GAAP results, we presented and analyzed our results on a non-GAAP “managed basis.” Our managed-basis presentation included
certain reclassification adjustments that assumed securitized loans accounted for as sales remained on balance sheet, and the earnings
from the off-balance sheet securitized loans were reported in our results of operations in the same manner as earnings on retained loans
recorded on our consolidated balance sheet. While our managed presentation resulted in differences in the classification of revenues in
our income statement, net income on a managed basis was the same as our reported net income. We believe this managed-basis
information was useful to investors because it enabled them to understand both the credit risks associated with loans reported on our
consolidated balance sheets and our retained interests in securitized loans. As a result of the adoption of the consolidation accounting
standards, our reported and managed based presentations are generally comparable for periods beginning after January 1, 2010. See
“MD&A—Supplemental Tables” and “Exhibit 99.1” for additional information on our non-GAAP managed presentation and other non-
GAAP measures.
(2) Effective February 27, 2009, we acquired Chevy Chase Bank. Our financial results subsequent to February 27, 2009 include the
operations of Chevy Chase Bank. While our 2012, 2011 and 2010 results include the full year impact of the Chevy Chase Bank
acquisition, our 2009 results include only a partial year impact.

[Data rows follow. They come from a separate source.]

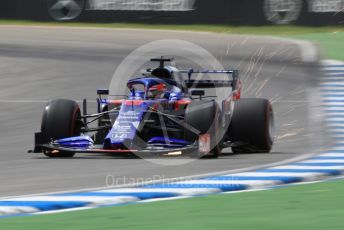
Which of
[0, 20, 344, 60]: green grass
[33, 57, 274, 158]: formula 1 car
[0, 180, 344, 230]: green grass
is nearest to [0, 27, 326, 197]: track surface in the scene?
[33, 57, 274, 158]: formula 1 car

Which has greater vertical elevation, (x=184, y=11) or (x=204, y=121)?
(x=184, y=11)

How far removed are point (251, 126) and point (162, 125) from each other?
44.8 inches

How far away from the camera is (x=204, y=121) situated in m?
11.4

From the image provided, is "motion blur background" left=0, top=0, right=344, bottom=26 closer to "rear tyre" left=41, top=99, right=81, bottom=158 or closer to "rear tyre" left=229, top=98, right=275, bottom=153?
"rear tyre" left=229, top=98, right=275, bottom=153

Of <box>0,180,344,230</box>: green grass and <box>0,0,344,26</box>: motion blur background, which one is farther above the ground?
<box>0,0,344,26</box>: motion blur background

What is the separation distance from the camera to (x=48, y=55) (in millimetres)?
24406

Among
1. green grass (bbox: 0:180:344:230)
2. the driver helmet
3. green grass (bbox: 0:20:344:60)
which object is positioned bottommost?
green grass (bbox: 0:180:344:230)

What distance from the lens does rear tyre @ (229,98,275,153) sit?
39.7ft

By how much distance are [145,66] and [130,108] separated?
10.7 meters

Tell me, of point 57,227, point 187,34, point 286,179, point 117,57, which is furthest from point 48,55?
point 57,227

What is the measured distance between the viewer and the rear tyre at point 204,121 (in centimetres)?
1143

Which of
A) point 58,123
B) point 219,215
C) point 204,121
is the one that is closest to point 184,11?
point 58,123

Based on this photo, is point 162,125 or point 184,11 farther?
point 184,11

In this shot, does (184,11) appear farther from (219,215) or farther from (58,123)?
(219,215)
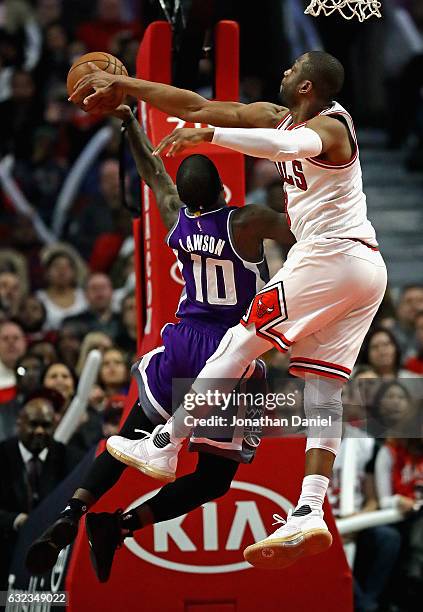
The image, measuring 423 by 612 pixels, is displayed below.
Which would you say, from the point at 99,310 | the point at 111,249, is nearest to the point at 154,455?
the point at 99,310

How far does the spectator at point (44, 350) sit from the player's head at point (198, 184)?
3836mm

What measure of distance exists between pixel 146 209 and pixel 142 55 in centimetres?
86

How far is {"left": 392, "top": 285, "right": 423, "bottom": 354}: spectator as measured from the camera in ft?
38.6

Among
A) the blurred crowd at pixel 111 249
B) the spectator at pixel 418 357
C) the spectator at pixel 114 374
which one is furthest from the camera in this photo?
the spectator at pixel 418 357

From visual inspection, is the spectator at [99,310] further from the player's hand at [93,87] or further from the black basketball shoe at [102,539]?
the player's hand at [93,87]

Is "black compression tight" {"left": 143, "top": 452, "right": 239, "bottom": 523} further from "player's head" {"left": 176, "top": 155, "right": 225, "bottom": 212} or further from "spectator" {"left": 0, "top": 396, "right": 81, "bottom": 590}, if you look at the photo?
"spectator" {"left": 0, "top": 396, "right": 81, "bottom": 590}

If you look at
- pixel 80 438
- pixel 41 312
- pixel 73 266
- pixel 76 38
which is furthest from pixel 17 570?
pixel 76 38

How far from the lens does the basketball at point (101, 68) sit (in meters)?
6.45

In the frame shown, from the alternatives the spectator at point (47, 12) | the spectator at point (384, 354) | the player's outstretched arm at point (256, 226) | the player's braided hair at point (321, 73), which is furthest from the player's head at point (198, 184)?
the spectator at point (47, 12)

(3) Premium amortization related to the ING Direct and 2012 U.S. card acquisitions reduced net interest income by $391 million in 2012.
(4) Includes a bargain purchase gain of $594 million attributable to the ING Direct acquisition recognized in non-interest income in 2012.

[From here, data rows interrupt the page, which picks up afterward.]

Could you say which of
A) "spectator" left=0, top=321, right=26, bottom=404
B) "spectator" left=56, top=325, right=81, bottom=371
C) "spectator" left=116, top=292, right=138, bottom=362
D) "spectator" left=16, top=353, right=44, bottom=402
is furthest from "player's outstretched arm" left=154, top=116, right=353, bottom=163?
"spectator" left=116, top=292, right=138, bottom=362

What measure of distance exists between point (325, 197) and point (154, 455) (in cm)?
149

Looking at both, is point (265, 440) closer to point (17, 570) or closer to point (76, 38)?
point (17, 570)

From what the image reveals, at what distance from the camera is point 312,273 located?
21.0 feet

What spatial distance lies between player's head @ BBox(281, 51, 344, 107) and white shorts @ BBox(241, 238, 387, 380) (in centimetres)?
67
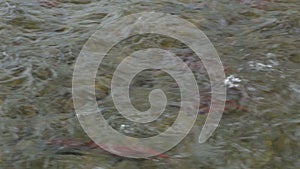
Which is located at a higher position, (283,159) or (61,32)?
(61,32)

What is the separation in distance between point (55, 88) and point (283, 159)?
3.47 feet

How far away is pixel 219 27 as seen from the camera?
3180 mm

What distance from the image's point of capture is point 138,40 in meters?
3.12

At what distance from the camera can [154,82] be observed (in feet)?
8.95

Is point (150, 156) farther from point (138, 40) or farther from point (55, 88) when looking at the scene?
point (138, 40)

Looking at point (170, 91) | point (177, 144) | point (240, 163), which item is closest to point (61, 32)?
point (170, 91)

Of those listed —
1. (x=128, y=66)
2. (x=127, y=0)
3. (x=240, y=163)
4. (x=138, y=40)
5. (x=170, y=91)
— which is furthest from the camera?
(x=127, y=0)

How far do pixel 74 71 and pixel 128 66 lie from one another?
0.26m

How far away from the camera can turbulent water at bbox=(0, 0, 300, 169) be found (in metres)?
2.27

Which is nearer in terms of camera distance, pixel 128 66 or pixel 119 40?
pixel 128 66

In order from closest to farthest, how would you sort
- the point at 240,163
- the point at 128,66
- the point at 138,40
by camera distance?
the point at 240,163, the point at 128,66, the point at 138,40

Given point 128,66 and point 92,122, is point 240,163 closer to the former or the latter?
point 92,122

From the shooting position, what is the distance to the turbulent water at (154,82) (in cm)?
227

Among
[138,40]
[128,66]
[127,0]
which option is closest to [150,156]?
[128,66]
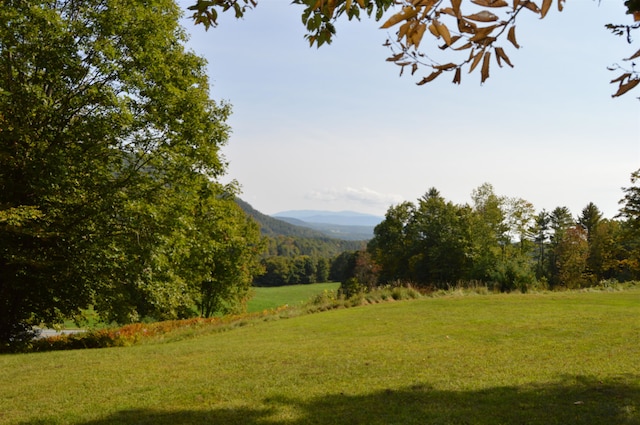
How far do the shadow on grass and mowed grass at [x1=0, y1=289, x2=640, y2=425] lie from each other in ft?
0.05

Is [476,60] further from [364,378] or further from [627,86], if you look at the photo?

The bargain purchase gain represents the excess of the fair value of the net assets acquired from ING Direct as of the acquisition date
over the consideration transferred. See “Note 2—Acquisitions” for additional information.

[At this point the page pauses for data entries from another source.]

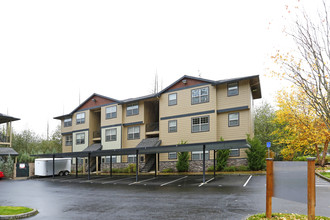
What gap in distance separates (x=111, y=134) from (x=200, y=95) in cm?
1319

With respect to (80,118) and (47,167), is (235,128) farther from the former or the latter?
(80,118)

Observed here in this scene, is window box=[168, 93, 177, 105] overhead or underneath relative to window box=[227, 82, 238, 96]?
underneath

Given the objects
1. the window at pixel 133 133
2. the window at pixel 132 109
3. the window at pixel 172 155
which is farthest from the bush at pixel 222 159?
the window at pixel 132 109

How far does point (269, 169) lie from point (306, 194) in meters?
1.17

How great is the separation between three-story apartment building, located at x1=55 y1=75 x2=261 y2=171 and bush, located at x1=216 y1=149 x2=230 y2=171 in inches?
25.1

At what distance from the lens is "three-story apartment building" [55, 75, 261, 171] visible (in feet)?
89.5

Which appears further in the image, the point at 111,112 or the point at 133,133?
the point at 111,112

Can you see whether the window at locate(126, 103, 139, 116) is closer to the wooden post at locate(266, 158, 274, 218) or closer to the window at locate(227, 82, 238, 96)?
the window at locate(227, 82, 238, 96)

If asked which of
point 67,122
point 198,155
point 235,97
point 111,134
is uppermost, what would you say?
point 235,97

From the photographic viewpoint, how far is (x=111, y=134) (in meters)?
36.1

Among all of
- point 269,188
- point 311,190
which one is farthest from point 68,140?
point 311,190

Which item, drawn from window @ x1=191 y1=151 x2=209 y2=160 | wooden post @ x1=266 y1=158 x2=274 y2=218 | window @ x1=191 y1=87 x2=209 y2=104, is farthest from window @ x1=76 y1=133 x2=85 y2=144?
wooden post @ x1=266 y1=158 x2=274 y2=218

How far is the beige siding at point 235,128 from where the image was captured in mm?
26578

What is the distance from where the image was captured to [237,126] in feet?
89.0
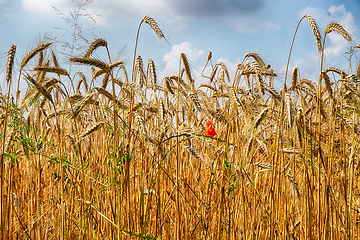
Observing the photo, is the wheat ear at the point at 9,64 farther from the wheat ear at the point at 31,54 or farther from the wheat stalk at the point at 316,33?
the wheat stalk at the point at 316,33

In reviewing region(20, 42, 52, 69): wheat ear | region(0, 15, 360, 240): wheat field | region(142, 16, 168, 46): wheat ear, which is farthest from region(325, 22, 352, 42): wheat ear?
region(20, 42, 52, 69): wheat ear

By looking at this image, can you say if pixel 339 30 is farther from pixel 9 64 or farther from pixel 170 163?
pixel 9 64

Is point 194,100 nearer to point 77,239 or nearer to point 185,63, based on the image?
point 185,63

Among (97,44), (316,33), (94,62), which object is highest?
(316,33)

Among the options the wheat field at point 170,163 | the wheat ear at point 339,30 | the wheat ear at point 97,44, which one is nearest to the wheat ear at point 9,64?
the wheat field at point 170,163

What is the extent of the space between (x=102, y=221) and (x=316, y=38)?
7.21 ft

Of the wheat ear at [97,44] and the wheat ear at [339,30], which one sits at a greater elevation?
the wheat ear at [339,30]

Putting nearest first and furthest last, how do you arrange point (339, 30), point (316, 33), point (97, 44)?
point (97, 44), point (316, 33), point (339, 30)

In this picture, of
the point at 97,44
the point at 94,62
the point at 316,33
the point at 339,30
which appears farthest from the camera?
the point at 339,30

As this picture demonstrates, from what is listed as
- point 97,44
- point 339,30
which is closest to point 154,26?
point 97,44

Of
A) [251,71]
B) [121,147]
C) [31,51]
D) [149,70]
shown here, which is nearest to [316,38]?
[251,71]

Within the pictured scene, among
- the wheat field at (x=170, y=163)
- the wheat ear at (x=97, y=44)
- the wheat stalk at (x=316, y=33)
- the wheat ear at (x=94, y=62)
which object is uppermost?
the wheat stalk at (x=316, y=33)

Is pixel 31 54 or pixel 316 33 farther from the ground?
pixel 316 33

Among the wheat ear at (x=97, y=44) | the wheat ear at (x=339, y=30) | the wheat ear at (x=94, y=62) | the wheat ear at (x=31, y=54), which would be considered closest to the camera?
the wheat ear at (x=94, y=62)
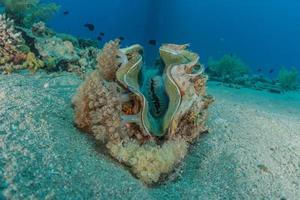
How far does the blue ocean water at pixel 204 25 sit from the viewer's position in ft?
120

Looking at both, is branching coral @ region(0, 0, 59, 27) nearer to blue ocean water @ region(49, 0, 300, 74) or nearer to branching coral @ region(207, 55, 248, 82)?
branching coral @ region(207, 55, 248, 82)

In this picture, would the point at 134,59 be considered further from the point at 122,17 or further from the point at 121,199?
the point at 122,17

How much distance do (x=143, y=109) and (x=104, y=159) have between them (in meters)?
0.66

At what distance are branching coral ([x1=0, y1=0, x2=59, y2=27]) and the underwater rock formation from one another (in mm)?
5307

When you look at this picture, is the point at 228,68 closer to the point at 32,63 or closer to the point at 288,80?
the point at 288,80

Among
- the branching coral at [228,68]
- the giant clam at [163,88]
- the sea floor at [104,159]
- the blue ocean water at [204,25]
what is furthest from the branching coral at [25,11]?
the blue ocean water at [204,25]

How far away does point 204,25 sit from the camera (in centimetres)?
5647

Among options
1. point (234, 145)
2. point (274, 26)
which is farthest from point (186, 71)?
point (274, 26)

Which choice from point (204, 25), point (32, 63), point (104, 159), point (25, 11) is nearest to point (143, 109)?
point (104, 159)

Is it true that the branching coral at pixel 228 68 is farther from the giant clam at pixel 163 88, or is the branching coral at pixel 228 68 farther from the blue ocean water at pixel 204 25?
the blue ocean water at pixel 204 25

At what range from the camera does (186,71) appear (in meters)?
4.32

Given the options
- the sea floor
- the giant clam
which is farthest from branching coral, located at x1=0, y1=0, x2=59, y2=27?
the giant clam

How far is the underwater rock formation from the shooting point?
3.71 m

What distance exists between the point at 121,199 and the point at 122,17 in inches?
1557
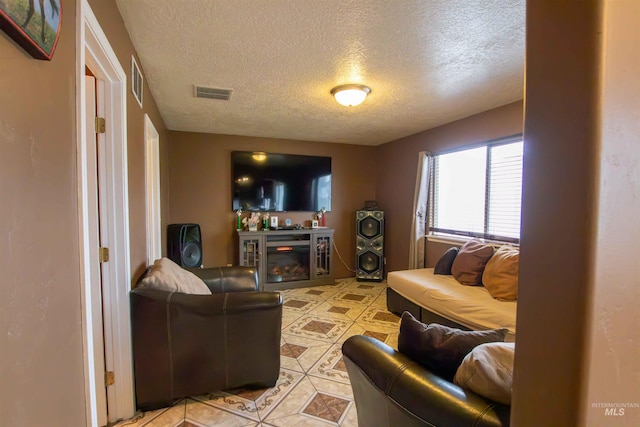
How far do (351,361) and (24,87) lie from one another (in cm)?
140

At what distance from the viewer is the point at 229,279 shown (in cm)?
269

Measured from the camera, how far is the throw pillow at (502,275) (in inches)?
99.6

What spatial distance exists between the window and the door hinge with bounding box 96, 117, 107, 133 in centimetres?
318

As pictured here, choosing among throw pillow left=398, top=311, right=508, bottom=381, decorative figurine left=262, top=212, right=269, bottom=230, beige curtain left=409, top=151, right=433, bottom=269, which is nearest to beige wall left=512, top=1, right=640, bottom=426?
throw pillow left=398, top=311, right=508, bottom=381

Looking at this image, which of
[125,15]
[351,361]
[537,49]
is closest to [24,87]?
[537,49]

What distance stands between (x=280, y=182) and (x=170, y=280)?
2907mm

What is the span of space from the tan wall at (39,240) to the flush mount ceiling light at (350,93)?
1.95 m

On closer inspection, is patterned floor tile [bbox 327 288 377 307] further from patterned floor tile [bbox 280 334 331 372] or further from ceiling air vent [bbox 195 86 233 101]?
ceiling air vent [bbox 195 86 233 101]

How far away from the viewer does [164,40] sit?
188 cm

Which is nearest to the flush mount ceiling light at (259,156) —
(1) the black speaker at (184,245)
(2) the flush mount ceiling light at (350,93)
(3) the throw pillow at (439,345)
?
(1) the black speaker at (184,245)

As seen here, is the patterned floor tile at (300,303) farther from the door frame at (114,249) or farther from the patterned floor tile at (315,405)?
the door frame at (114,249)

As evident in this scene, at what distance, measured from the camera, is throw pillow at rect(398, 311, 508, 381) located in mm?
1163

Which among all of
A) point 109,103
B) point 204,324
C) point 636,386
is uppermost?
point 109,103

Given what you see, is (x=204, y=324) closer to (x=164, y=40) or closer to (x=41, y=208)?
(x=41, y=208)
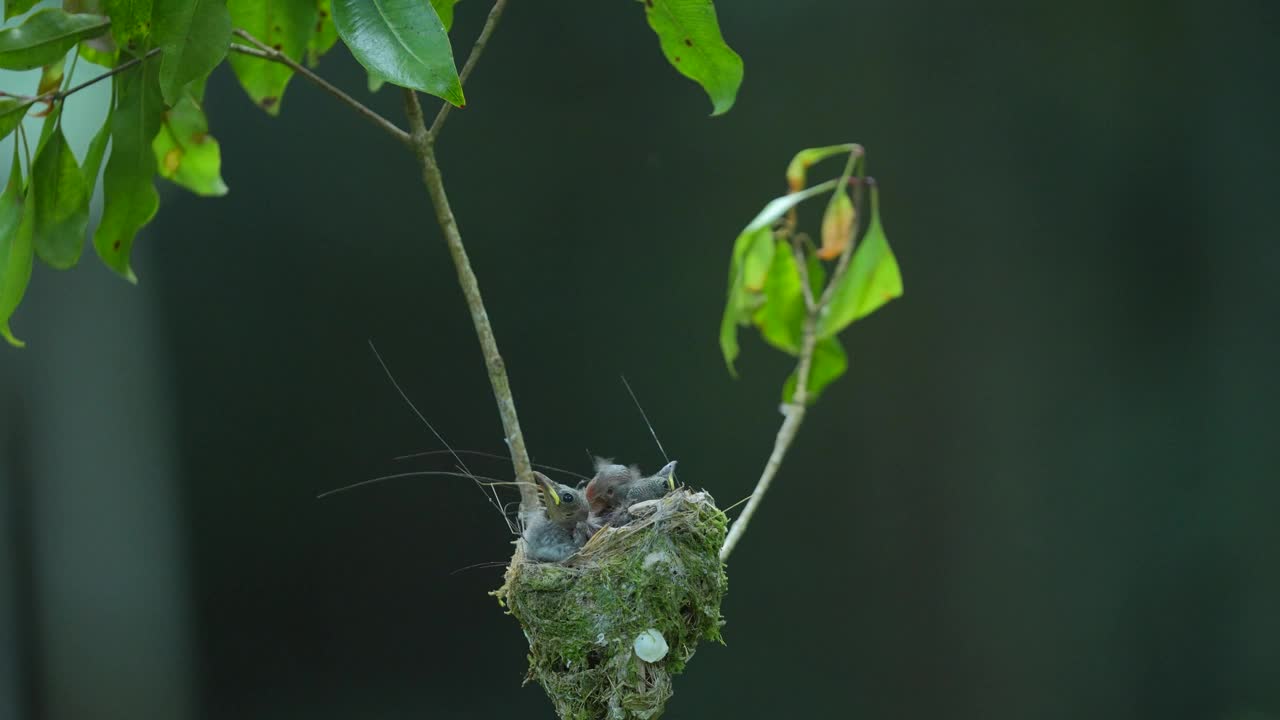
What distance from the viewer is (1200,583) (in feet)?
7.42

(5) Total net revenue was reduced by $937 million, $371 million, $950 million, $2.1 billion and $1.9 billion in 2012, 2011, 2010, 2009 and
2008, respectively, for the estimated uncollectible amount of billed finance charges and fees.
(6) Provision for credit losses for 2012 includes expense of $1.2 billion to establish an initial allowance for the receivables acquired in the
2012 U.S. card acquisition accounted for based on contractual cash flows.
(7) Includes merger-related expenses, including transaction costs, attributable to acquisitions of $336 million and $45 million in 2012 and
2011, respectively. Also includes intangible amortization expense related to purchased credit card relationships (“PCCR”) from the 2012
U.S. card acquisition of $334 million in 2012, and other asset and intangible amortization expense related to the ING Direct and 2012
U.S. card acquisitions of $147 million in 2012.